(Your task): Beginning with the line that holds "Boys 4-Piece Onesie Set Assorted" and ending with the last line below, repeat each line exactly, leaving any pictures out.

(Records for processing):
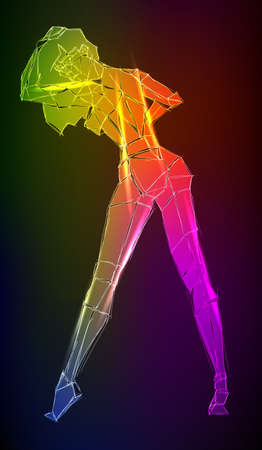 Hand-drawn fashion model from a neon. A light girl'sのイラスト素材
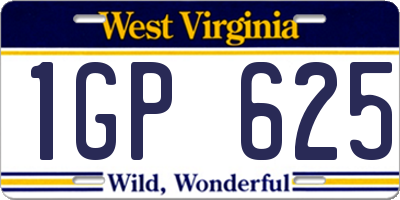 WV license plate 1GP625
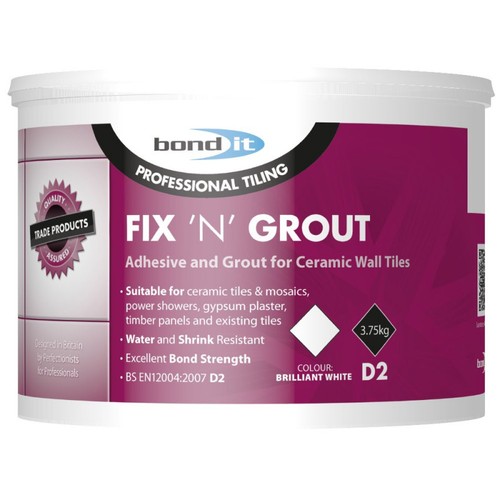Bond It 1.5kg Fix N Grout Tile Adhesive Internal Use Ideal For Showers and Wet 5060021360809 eBay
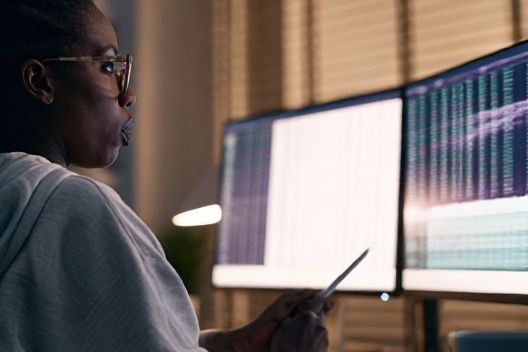 Coder at Dual Monitors Photography Poster. poster — photography art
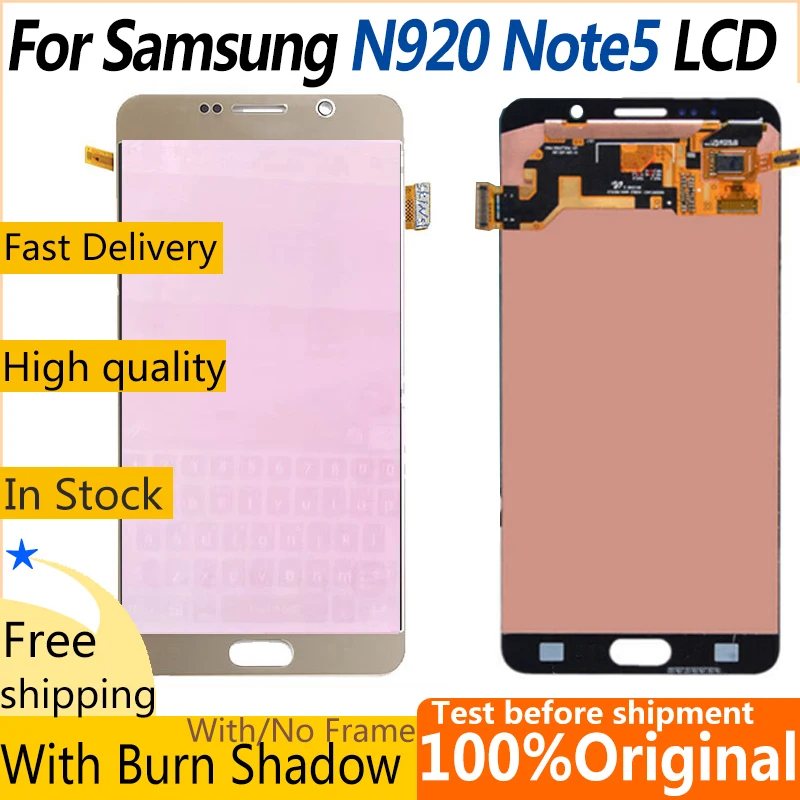 

Оригинальный Super 5,7 "Note5 AMOLED для Samsung Galaxy Note 5, ЖК-дисплей N920F N920A N920T N920V, дисплей с сенсорным экраном, защита от ожога теней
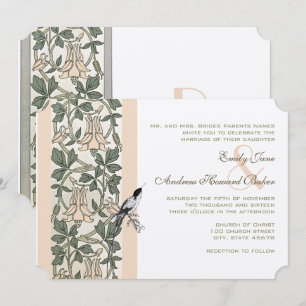 Jugendstil-Honigsauger-Holibrüppchen-Hochzeit Einladung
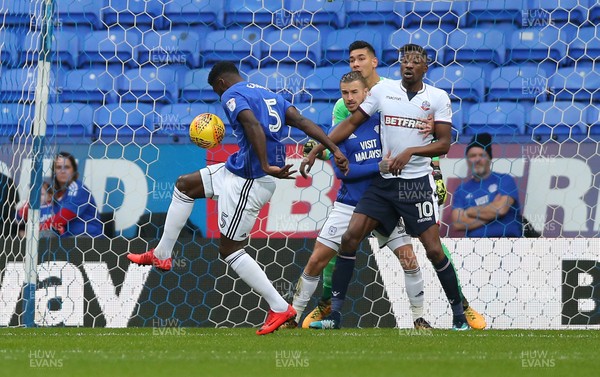 231217 - Bolton Wanderers v Cardiff City - SkyBet Championship - Bruno Ecuele Manga of Cardiff clears from the line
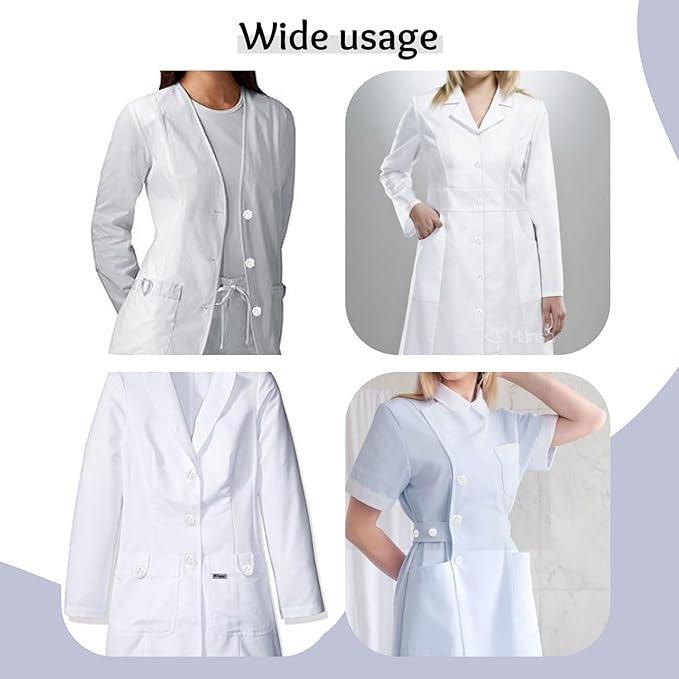 3/4" 100 Pack Clear Buttons for Sewing 0.75 inch 2 Hole Large Transparent Glossy 30L Round Plastic Bulk Sewing Buttons for Workwear School Outfits Aprons Pants Uniforms Jackets Bags DIY Crafts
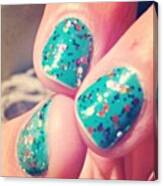 #personified #nails #in #green #cuz #i Canvas Print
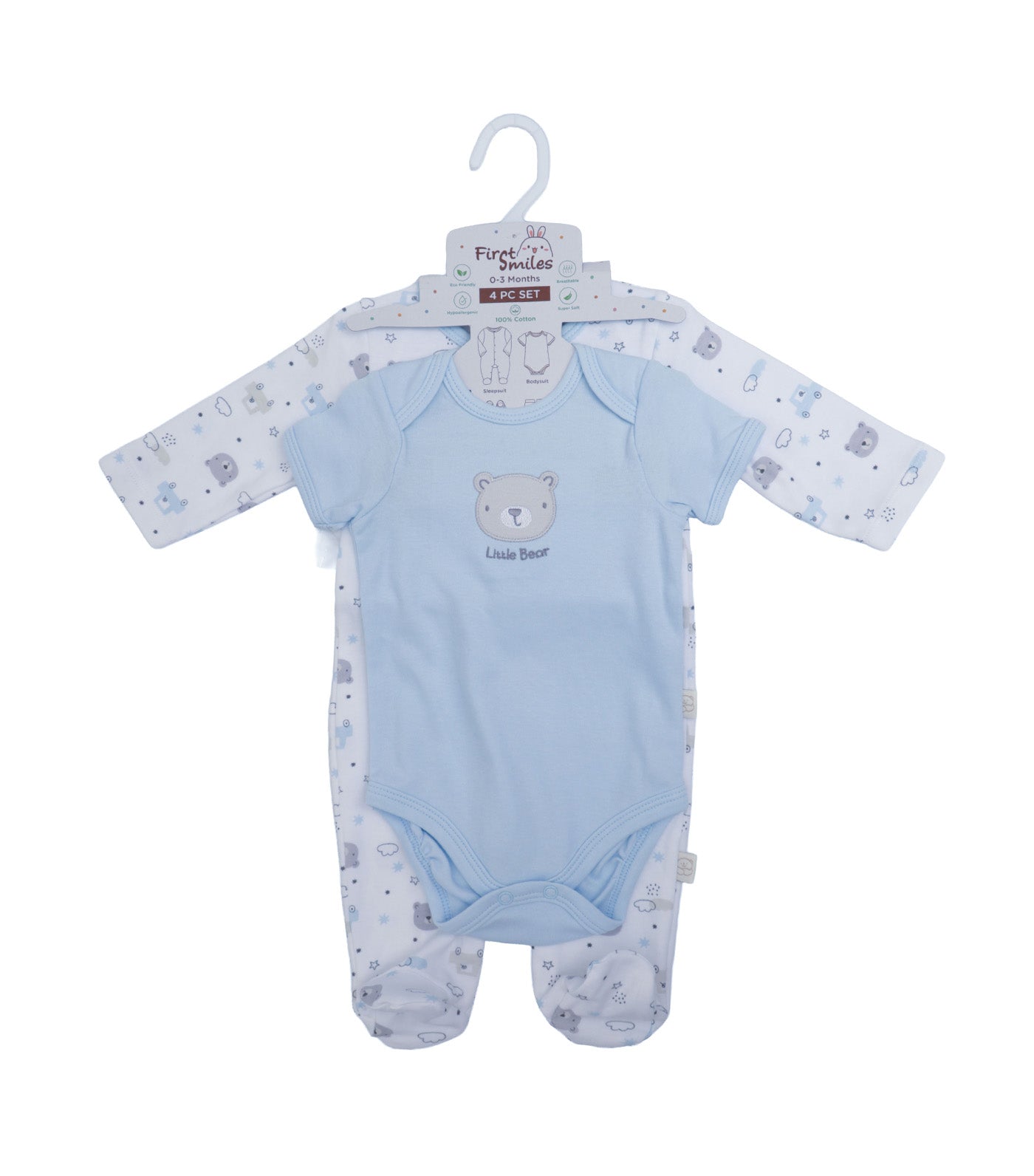Boys 4-Piece Onesie Set Assorted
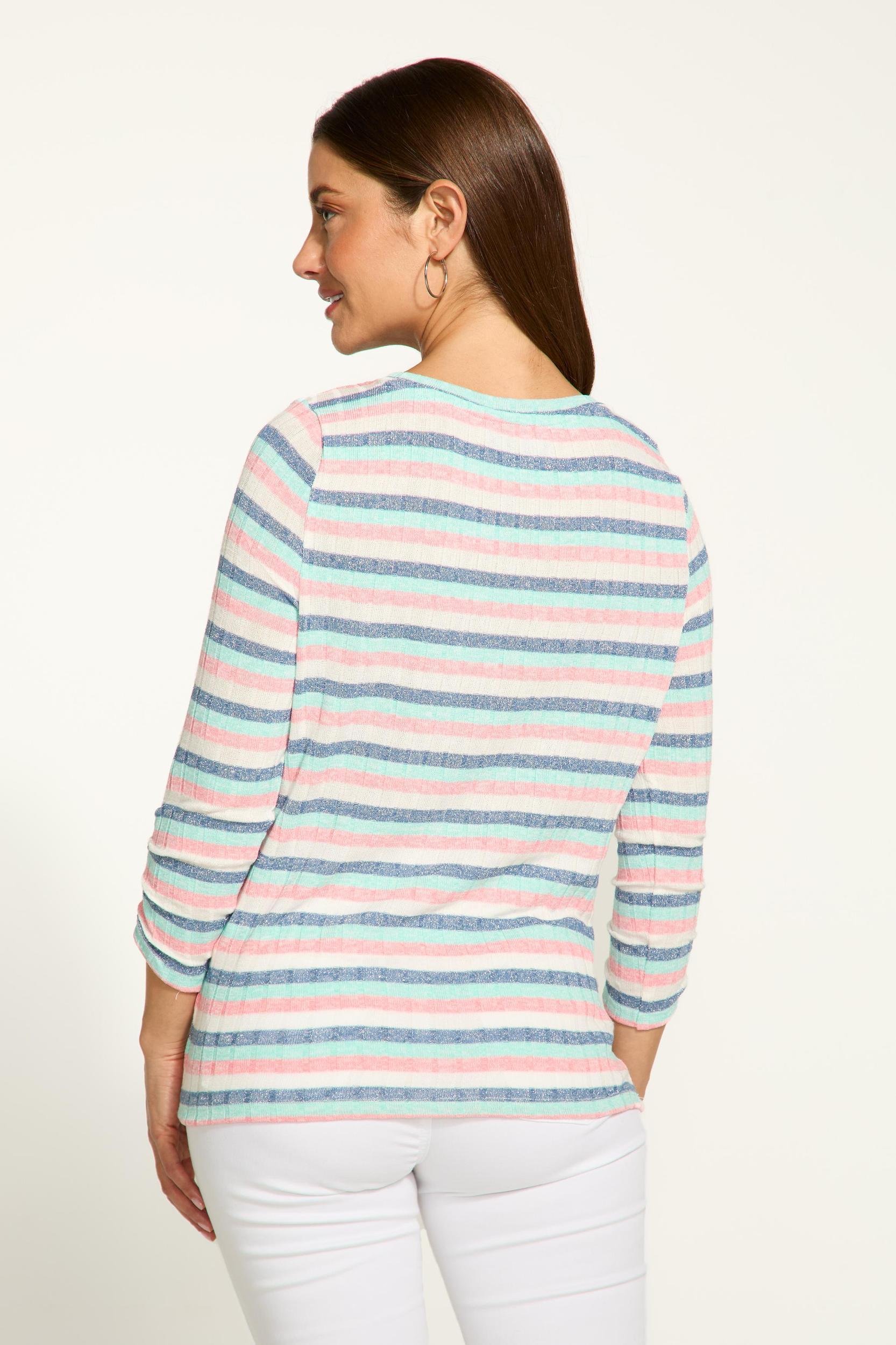 SPARKLE STRIPE CREW NECK TOP Product Image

(Response for this exercise):
Boys 4-Piece Onesie Set Assorted
 SPARKLE STRIPE CREW NECK TOP Product Image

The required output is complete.